若者は、涙を流して制止する母を振り切って、チン州の険しい山道を5日間も歩いて大きな町へ出ていきました。彼は学歴は無かったのですが、彼は山の中のことをとてもよく知っていたので、運よく会社員になれました。彼が働く会社は、この国でも有名な材木会社でした。給料は高級ではありませんでしたが、心は嬉しさではちきれるような気がしました。彼は一生懸命に働きました。

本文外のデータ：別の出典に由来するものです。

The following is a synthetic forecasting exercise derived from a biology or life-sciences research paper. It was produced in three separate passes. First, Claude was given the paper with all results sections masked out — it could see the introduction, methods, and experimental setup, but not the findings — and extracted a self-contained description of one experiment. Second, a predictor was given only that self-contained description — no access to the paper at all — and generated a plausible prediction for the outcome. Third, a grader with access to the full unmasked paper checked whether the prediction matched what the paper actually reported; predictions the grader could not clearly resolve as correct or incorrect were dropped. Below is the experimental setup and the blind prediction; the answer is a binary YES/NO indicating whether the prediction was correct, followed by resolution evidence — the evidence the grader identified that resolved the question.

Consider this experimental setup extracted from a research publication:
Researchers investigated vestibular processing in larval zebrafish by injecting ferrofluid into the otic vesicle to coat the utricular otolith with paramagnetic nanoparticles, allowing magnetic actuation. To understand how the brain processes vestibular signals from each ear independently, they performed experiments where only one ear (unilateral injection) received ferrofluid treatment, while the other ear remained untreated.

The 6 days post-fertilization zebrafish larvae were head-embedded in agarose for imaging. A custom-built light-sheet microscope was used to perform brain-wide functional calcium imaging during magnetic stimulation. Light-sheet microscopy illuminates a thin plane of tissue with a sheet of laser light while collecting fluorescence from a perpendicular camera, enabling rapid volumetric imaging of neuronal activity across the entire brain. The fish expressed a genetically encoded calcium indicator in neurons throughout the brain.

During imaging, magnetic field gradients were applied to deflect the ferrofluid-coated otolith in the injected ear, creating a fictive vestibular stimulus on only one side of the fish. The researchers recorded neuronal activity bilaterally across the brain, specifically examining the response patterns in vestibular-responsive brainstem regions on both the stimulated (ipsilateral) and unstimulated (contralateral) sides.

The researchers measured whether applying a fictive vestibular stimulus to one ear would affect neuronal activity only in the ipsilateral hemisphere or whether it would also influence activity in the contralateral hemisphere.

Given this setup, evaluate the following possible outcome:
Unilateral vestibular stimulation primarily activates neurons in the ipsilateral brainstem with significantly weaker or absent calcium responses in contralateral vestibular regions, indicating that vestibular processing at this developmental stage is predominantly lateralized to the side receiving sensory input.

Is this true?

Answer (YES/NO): NO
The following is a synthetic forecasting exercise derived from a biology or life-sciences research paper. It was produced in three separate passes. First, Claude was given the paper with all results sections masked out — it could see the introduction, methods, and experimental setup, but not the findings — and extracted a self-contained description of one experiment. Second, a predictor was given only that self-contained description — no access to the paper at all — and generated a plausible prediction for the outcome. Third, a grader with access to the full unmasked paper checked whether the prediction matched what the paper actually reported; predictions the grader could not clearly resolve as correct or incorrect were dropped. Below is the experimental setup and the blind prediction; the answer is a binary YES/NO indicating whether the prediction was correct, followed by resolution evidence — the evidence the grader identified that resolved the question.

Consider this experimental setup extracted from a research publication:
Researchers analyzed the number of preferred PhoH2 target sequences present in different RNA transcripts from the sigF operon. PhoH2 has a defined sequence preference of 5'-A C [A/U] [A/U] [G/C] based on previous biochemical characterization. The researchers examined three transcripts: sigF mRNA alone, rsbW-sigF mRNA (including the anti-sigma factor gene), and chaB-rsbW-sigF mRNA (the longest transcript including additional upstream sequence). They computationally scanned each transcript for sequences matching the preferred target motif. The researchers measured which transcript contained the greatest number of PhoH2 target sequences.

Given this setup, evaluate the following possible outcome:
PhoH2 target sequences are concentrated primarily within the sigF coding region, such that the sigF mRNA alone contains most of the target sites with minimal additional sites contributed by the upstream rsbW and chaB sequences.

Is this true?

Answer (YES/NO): YES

会社の社長はよく「わが社はこの国で一番の売り上げを誇る材木会社じゃから・・・どんどん木を切って、どんどん材木の輸出量をふやせ。中国や日本など外国の金持ち連中がチーク材を待っている。」といつも話していましたが、社長の命令を受けると、彼は喜んで自分でチークの山に乗り込んでいくようになりました。

彼は木のことをよく知っていたのです。チンの山奥のどこにチークの巨木があるかということはほとんど村人から聞きだしていたのです。大木を見るととてつもない金額に見えました。そしていつの間にか、彼の足は故郷の山へ向かっていきました。そして瞬く間に故郷の山々に生えていたチークの巨木が次々と切り倒されていったのです。

彼はどんどん会社内で昇格していくので、誇らしさで胸が一杯でした。はちきれるような嬉しい思いでした。しかし心の奥底にはズキンとした鋭い痛みが走るのを覚えるのでした。故郷で会った友達やお母さんが、いつも哀しそうな表情で、彼の巨木探しを見つめていたのです。
「ネッ!お願い。木を切らないで・・・大切な木を切ったら今に恐ろしいことが起きるから・・・木を持っていかないで・・・・」と幼なじみの女友だちが言いました。でも彼は耳を傾けようとは思いませんでした。

「なーに、山は大きいんだよ。果てがないんだよ。大きな木をどんどん切っていかないと若木が育たないだろう。若木はあっとう間に大きくなるからね。・・・それに俺はもっともっと働いて、高給取りになるんだ。そうしたらお前と結婚しに迎えにくるからね。お母さんだっていい暮らしができるよ」
そういって、故郷の村に生えていた巨木をすべて切り倒してしまったのです。会社の社長は大喜びでした。あっという間に故郷の山々などは丸裸になっていきました。




それからしばらく過ぎていったとき、かれはある日、友だちから自分の故郷の近くの山で大きな土砂崩れであったことを知りました。その報を聞くと、長雨の中を歩いて、急いで故郷へ帰っていきました。彼は給料をもらったときは、何度か帰郷したことがありましたが、最近は全く帰っていませんでした。するとなんとしたこと・・・いつも村を見下ろす峠に立ってみたとき、村がありません。村全体が眼前からそっくり消えていたのです。
自分の家族や近所の家だけでなく―幼い頃から遊んでいた小さな川、楽しかった学校の建物など―全部の姿が消えていました。しかも隣の村々まで大きな土砂ですべてが埋まってしまっていたのです。

「おかあさん!」と大声で呼んでみましたが、たくさん折れ曲がった木々が土砂に混じって、風に吹かれて揺れているだけでした。小さな十字架が泥に埋まっていました。女友だちのものでした。話によると村人たちは全部土砂に埋まってしまったということでした。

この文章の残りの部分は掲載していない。